Querying via the Mix Task
The mix lemon.introspection task provides a human-readable table view for operators:
# Show the 20 most recent events (default)
mix lemon.introspection
# Increase limit
mix lemon.introspection --limit 100
# Filter by run ID
mix lemon.introspection --run-id run_abc123
# Filter by session key
mix lemon.introspection --session-key "agent:default:main"
# Filter by event type
mix lemon.introspection --event-type tool_completed
# Filter by agent
mix lemon.introspection --agent-id my_agent
# Relative time window (events in the last hour)
mix lemon.introspection --since 1h
# Relative time window (last 30 minutes)
mix lemon.introspection --since 30m
# Absolute time window (ISO 8601)
mix lemon.introspection --since 2026-02-23T00:00:00Z
# Combine filters
mix lemon.introspection --run-id run_abc123 --event-type tool_completed --limit 50
The task outputs a table with columns: Timestamp, Event Type, Run ID, Session Key, Agent ID, Engine, Provenance. Long identifiers are truncated with a ~ suffix.

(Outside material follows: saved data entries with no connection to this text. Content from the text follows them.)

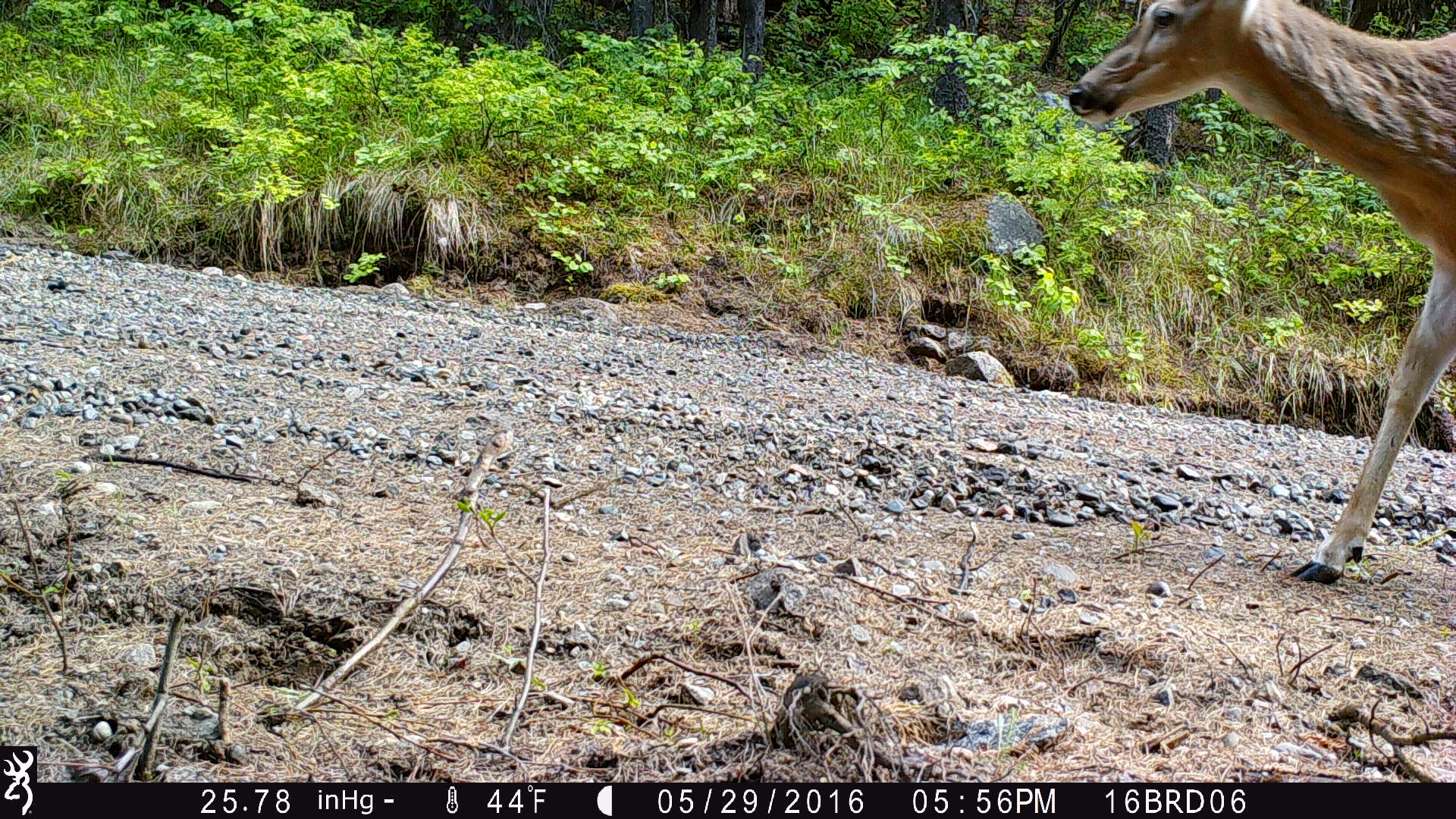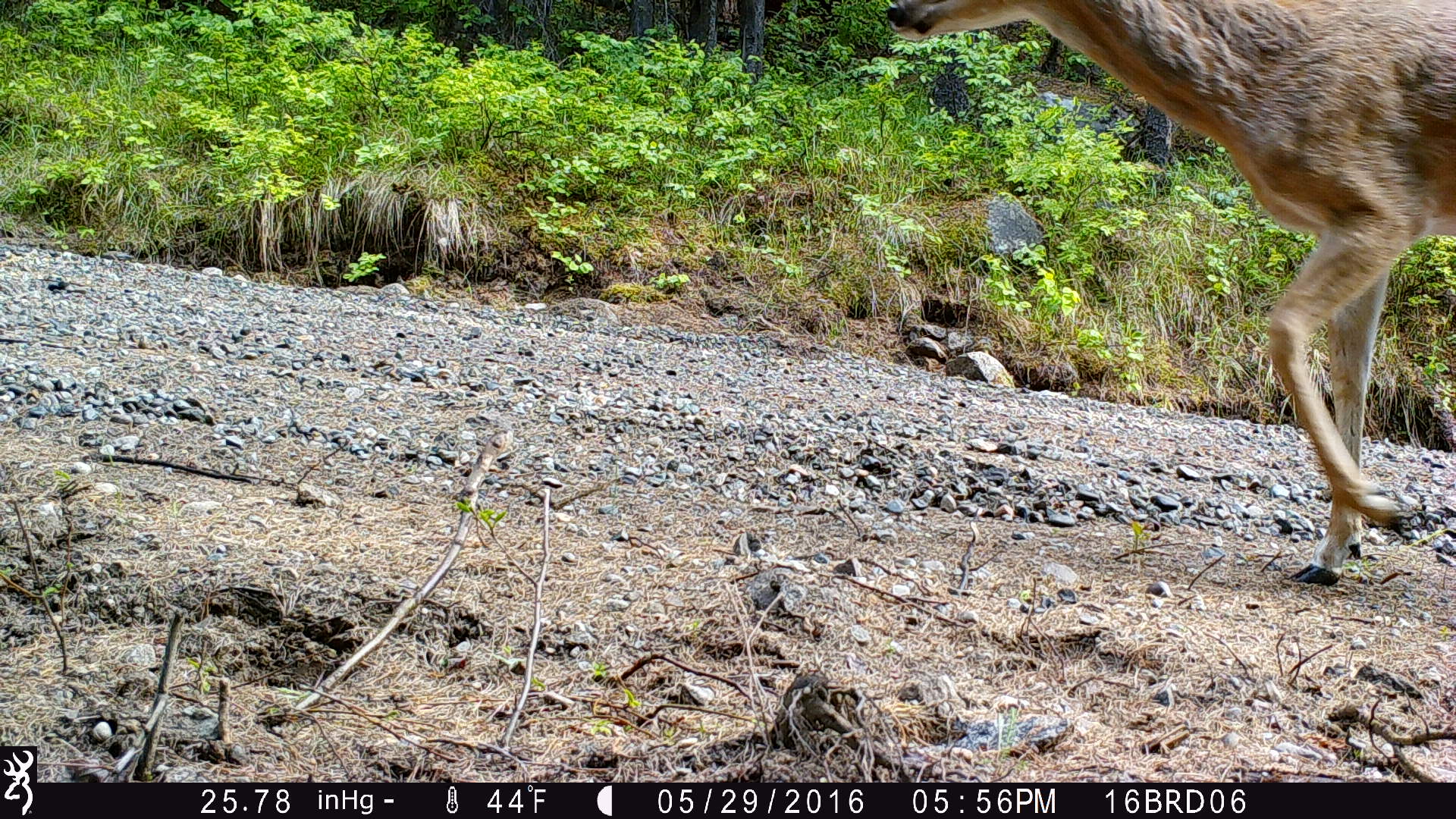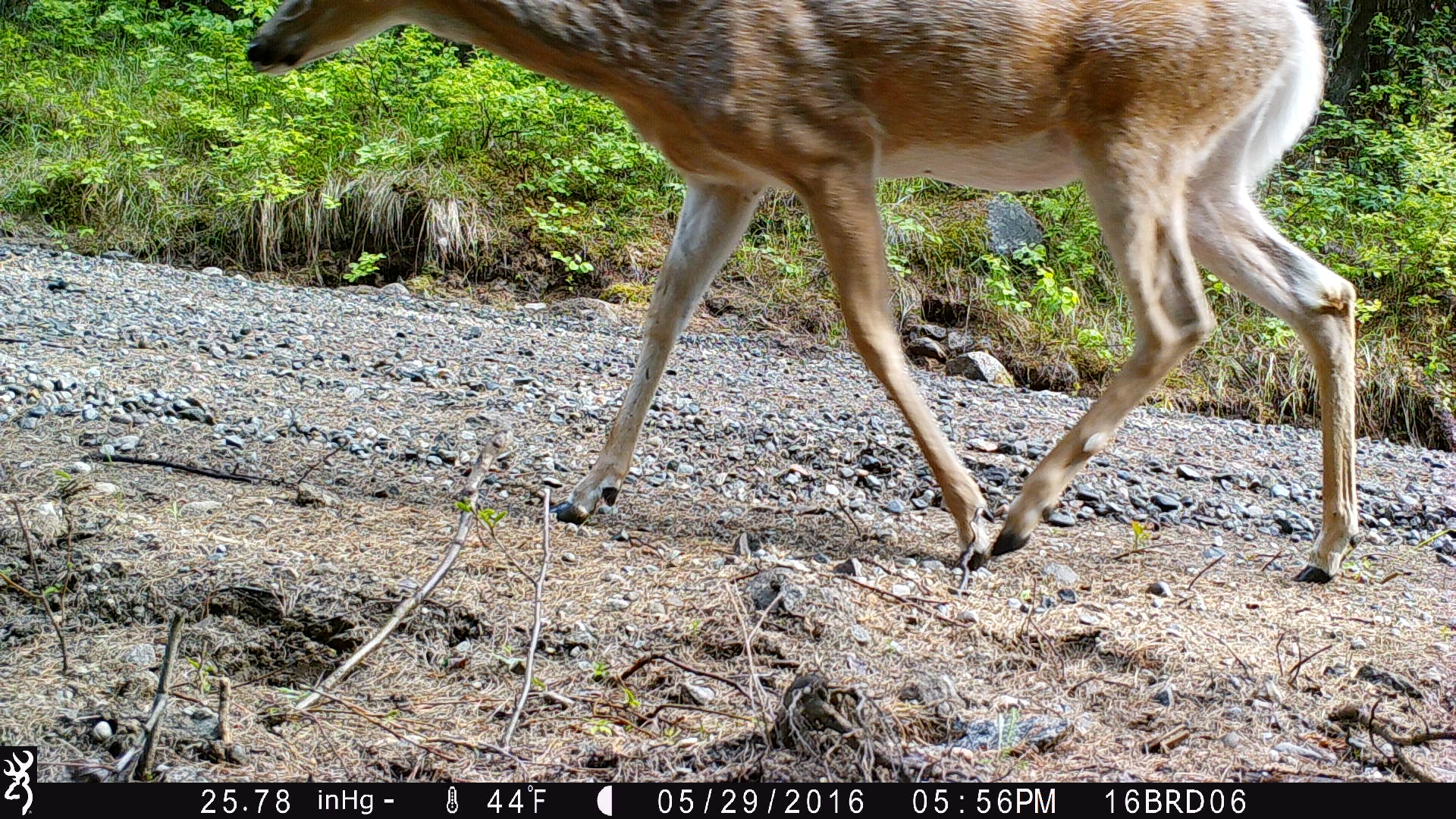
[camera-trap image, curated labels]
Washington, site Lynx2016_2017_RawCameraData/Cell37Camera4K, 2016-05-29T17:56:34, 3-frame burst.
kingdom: Animalia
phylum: Chordata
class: Mammalia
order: Artiodactyla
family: Cervidae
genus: Odocoileus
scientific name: Odocoileus virginianus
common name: white-tailed deer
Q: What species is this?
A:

Emitting Introspection Events
Use LemonCore.Introspection.record/3 to persist an event from any application in the umbrella:
# Basic usage
LemonCore.Introspection.record(:run_started, %{origin: "telegram"}, run_id: run_id, session_key: session_key)
# With engine and agent context
LemonCore.Introspection.record(
:tool_completed,
%{tool_name: "exec", result_preview: "ok"},
run_id: run_id,
session_key: session_key,
agent_id: "default",
engine: "codex"
)
# With custom provenance
LemonCore.Introspection.record(
:run_aborted,
%{reason: "user_requested"},
run_id: run_id,
session_key: session_key,
provenance: :inferred
)
Disabling Introspection
To disable persistence of introspection events (events are silently dropped), add to your config:
# config/config.exs or config/prod.exs
config :lemon_core, :introspection, enabled: false
When disabled, LemonCore.Introspection.record/3 returns :ok immediately without touching the store. The LemonCore.Introspection.enabled?/0 function reflects the current setting.
Retention
The store applies a periodic retention sweep to the :introspection_log table. By default, events older than 7 days are pruned. This sweep runs at the same interval as the chat-state sweep (every 5 minutes).